--- Given data ---
----

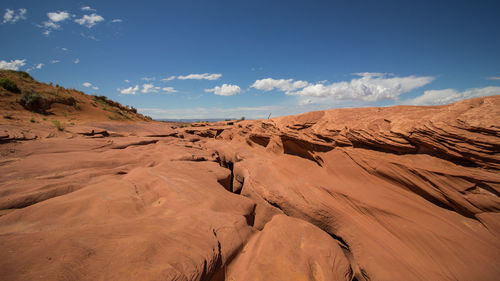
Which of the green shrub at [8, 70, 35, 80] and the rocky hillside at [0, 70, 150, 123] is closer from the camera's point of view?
the rocky hillside at [0, 70, 150, 123]

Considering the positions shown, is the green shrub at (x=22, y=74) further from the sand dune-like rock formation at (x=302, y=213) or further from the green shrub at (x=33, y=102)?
the sand dune-like rock formation at (x=302, y=213)

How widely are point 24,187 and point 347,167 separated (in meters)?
6.68

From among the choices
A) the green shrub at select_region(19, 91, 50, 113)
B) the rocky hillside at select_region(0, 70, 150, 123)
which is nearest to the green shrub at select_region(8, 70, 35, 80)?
the rocky hillside at select_region(0, 70, 150, 123)

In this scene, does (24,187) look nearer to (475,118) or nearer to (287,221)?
(287,221)

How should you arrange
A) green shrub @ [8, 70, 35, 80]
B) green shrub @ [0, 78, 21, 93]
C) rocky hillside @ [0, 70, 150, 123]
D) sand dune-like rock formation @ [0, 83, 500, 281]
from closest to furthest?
sand dune-like rock formation @ [0, 83, 500, 281], rocky hillside @ [0, 70, 150, 123], green shrub @ [0, 78, 21, 93], green shrub @ [8, 70, 35, 80]

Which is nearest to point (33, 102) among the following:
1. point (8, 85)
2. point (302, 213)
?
point (8, 85)

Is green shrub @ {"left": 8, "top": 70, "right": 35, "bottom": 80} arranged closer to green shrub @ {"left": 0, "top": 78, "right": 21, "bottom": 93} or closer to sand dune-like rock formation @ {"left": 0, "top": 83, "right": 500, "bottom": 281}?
green shrub @ {"left": 0, "top": 78, "right": 21, "bottom": 93}

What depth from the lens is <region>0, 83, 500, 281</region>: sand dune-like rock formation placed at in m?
2.01

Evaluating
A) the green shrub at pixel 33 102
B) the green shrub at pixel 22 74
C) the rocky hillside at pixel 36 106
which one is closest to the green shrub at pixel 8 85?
the rocky hillside at pixel 36 106

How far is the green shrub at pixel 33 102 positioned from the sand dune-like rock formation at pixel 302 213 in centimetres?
1077

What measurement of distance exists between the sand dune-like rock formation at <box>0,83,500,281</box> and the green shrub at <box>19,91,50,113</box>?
10.8m

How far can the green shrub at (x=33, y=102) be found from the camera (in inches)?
464

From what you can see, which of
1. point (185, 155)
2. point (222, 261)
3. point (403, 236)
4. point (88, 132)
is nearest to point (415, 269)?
point (403, 236)

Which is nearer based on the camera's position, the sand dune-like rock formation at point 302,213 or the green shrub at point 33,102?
the sand dune-like rock formation at point 302,213
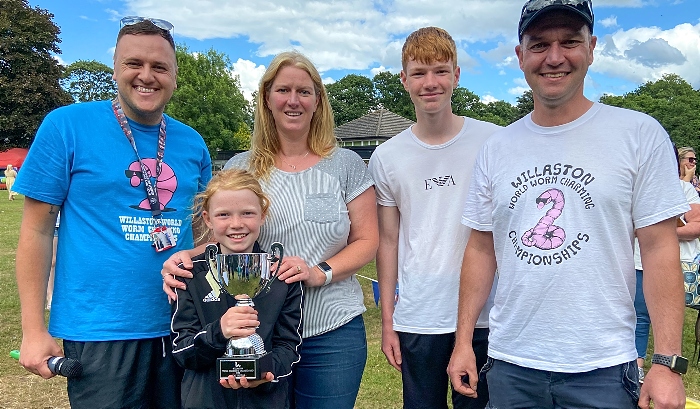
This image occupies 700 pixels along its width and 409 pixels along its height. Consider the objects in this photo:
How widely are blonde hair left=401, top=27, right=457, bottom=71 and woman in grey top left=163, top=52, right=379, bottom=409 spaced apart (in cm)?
50

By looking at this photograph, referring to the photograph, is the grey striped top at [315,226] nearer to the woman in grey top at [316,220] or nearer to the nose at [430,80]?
the woman in grey top at [316,220]

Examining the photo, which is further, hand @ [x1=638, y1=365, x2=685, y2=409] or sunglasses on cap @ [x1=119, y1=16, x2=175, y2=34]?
sunglasses on cap @ [x1=119, y1=16, x2=175, y2=34]

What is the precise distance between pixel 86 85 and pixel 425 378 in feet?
262

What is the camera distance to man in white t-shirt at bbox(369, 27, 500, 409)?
263 centimetres

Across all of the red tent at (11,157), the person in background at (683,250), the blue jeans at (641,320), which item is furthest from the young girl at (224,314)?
the red tent at (11,157)

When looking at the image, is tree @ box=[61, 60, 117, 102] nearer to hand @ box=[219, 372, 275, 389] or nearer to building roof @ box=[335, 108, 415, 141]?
building roof @ box=[335, 108, 415, 141]

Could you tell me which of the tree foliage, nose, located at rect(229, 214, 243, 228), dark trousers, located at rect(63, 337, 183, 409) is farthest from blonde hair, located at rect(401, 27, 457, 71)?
the tree foliage

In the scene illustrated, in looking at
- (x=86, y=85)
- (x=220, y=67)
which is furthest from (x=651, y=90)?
(x=86, y=85)

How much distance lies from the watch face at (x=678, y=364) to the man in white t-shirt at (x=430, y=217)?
0.88m

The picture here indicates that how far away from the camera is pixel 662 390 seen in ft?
6.04

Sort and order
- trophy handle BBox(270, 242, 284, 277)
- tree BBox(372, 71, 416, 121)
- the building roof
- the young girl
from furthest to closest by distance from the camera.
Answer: tree BBox(372, 71, 416, 121)
the building roof
trophy handle BBox(270, 242, 284, 277)
the young girl

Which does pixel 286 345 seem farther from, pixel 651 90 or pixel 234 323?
pixel 651 90

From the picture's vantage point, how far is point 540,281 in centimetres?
201

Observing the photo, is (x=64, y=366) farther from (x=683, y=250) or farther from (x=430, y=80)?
(x=683, y=250)
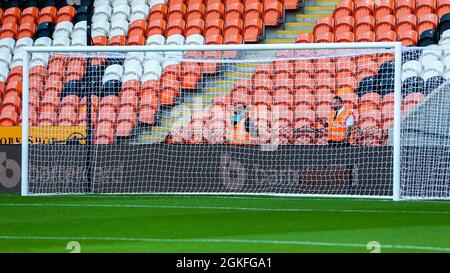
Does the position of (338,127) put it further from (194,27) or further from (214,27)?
(194,27)

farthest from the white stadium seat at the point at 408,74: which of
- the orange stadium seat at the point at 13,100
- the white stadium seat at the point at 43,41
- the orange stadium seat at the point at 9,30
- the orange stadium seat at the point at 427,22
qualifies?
the orange stadium seat at the point at 9,30

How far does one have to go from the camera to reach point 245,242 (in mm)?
8750

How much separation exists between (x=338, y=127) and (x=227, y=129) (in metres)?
1.66

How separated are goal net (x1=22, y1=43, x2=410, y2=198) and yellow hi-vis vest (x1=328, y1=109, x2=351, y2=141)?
16mm

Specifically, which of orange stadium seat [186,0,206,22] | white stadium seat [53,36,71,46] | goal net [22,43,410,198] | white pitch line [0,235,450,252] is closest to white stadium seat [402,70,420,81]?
goal net [22,43,410,198]

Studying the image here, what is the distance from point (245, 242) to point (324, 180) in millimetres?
6396

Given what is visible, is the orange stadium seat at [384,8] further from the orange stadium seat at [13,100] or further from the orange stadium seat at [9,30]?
the orange stadium seat at [9,30]

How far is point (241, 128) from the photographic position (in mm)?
15898

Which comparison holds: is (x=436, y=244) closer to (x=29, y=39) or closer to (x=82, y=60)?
(x=82, y=60)

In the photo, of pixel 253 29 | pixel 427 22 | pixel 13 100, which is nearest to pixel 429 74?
pixel 427 22

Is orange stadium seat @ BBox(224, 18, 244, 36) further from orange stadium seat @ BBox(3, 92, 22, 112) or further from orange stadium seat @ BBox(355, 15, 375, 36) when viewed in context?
orange stadium seat @ BBox(3, 92, 22, 112)

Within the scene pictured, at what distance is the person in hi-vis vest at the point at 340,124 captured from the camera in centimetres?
1534

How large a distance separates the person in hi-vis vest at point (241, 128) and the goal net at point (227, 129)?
0.8 inches
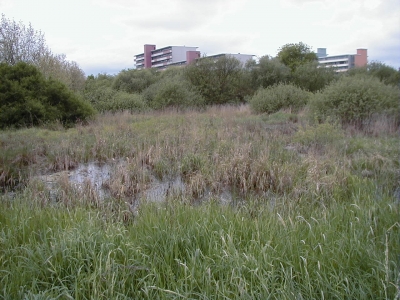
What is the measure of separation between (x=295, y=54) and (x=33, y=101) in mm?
32002

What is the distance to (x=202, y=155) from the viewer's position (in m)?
8.05

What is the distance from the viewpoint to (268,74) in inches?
1193

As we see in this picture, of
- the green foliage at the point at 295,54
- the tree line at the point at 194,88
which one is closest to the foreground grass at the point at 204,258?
the tree line at the point at 194,88

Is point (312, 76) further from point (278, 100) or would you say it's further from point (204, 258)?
point (204, 258)

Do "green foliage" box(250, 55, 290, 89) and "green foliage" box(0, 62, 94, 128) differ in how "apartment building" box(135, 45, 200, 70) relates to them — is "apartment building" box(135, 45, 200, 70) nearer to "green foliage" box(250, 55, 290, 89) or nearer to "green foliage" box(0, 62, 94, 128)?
"green foliage" box(250, 55, 290, 89)

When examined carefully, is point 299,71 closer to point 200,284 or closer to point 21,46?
point 21,46

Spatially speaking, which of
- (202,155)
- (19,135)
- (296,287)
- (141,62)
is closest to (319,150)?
(202,155)

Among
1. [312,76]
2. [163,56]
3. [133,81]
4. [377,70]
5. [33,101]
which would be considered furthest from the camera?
[163,56]

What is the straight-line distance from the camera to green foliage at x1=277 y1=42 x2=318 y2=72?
38531mm

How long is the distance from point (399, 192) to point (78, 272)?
4.91m

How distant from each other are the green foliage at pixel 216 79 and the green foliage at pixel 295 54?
11781mm

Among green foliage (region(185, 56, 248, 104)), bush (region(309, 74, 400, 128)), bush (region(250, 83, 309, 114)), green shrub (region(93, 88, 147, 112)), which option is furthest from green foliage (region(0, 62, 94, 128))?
green foliage (region(185, 56, 248, 104))

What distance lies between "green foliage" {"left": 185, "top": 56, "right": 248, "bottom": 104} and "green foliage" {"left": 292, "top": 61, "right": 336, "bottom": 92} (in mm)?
5829

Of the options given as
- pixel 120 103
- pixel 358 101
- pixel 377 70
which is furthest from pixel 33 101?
pixel 377 70
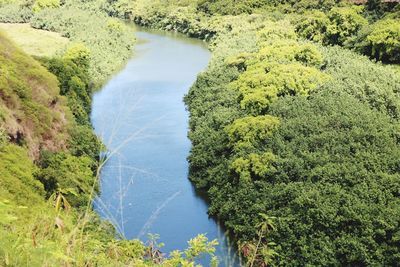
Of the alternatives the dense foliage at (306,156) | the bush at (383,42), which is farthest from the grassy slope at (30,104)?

----

Reproduce the records verbatim, starting with the line that contains "Considering the positions" and going on through the line that contains "sand dune-like rock formation @ [0, 83, 500, 281], rocky".

Considering the positions shown, is the green shrub at (x=22, y=74) further from the sand dune-like rock formation at (x=302, y=213) or further from the green shrub at (x=33, y=102)?
the sand dune-like rock formation at (x=302, y=213)

How widely are point 24,187 and point 347,167 separated (in meters)?
6.68

From among the choices
A) the green shrub at select_region(19, 91, 50, 113)
B) the rocky hillside at select_region(0, 70, 150, 123)
which is nearest to the green shrub at select_region(8, 70, 35, 80)?
the rocky hillside at select_region(0, 70, 150, 123)

In this scene, does (24,187) look nearer to (475,118) or nearer to (287,221)?
(287,221)

How should you arrange
A) green shrub @ [8, 70, 35, 80]
B) green shrub @ [0, 78, 21, 93]
C) rocky hillside @ [0, 70, 150, 123]
D) sand dune-like rock formation @ [0, 83, 500, 281]
from closest to furthest?
sand dune-like rock formation @ [0, 83, 500, 281], rocky hillside @ [0, 70, 150, 123], green shrub @ [0, 78, 21, 93], green shrub @ [8, 70, 35, 80]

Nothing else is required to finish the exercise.